Copy each line of the data below in which the word "smear" can be found.
---------- Source material
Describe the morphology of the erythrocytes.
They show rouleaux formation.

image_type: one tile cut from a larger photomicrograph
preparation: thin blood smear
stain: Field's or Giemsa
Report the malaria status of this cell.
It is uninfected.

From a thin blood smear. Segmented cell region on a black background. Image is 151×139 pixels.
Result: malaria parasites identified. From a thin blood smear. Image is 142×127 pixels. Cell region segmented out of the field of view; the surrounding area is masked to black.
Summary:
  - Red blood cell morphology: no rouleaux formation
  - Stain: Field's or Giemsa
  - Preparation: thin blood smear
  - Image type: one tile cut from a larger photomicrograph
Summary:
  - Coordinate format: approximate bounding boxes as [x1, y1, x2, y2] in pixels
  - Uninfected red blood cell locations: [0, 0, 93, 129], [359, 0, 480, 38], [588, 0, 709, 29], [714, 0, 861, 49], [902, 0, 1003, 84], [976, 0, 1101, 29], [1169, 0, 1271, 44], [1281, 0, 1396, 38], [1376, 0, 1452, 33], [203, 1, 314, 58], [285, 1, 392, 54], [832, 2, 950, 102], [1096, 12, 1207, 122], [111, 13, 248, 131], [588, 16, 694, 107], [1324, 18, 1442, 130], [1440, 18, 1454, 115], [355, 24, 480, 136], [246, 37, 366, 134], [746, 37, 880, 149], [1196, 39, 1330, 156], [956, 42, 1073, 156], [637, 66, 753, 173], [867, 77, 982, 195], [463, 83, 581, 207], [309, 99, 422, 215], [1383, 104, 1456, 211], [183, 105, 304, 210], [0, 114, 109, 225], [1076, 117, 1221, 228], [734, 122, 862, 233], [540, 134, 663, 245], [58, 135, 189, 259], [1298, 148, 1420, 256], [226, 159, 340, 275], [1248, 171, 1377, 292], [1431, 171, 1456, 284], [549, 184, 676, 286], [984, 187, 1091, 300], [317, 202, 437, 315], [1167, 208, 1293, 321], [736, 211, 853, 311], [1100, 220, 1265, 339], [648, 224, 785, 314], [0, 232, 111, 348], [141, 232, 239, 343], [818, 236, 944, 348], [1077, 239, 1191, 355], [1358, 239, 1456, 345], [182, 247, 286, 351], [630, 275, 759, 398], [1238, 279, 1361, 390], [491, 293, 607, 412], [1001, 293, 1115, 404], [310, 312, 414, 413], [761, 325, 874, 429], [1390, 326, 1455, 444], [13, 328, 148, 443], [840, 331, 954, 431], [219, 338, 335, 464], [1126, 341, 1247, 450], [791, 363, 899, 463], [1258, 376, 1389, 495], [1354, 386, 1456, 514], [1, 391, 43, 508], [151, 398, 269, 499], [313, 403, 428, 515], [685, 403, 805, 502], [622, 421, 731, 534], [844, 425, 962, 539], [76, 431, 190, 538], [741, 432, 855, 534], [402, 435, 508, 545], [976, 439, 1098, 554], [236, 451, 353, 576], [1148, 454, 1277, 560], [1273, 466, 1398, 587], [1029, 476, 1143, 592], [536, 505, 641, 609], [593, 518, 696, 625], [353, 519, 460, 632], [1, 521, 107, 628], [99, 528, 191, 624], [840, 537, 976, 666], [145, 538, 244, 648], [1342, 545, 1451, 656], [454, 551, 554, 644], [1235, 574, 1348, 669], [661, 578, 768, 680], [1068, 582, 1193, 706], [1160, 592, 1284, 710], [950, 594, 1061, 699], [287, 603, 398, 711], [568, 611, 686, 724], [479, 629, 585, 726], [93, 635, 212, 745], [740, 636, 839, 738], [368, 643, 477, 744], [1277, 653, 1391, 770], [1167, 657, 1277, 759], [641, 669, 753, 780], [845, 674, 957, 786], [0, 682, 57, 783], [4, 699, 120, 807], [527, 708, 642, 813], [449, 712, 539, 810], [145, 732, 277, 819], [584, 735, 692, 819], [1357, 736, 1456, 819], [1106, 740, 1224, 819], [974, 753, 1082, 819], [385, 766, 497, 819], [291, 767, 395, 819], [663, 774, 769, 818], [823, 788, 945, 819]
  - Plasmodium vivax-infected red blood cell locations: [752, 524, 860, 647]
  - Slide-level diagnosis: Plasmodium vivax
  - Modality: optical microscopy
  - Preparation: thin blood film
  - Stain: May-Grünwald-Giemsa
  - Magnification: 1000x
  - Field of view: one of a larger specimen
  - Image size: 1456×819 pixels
--------------------
• **Response box**:
preparation: thin blood smear
From a thin blood smear. Segmented cell region on a black background. Image is 151×139 pixels.
Result: malaria parasites identified. From a thin blood smear. Image is 142×127 pixels. Cell region segmented out of the field of view; the surrounding area is masked to black.
  - Preparation: thin blood smear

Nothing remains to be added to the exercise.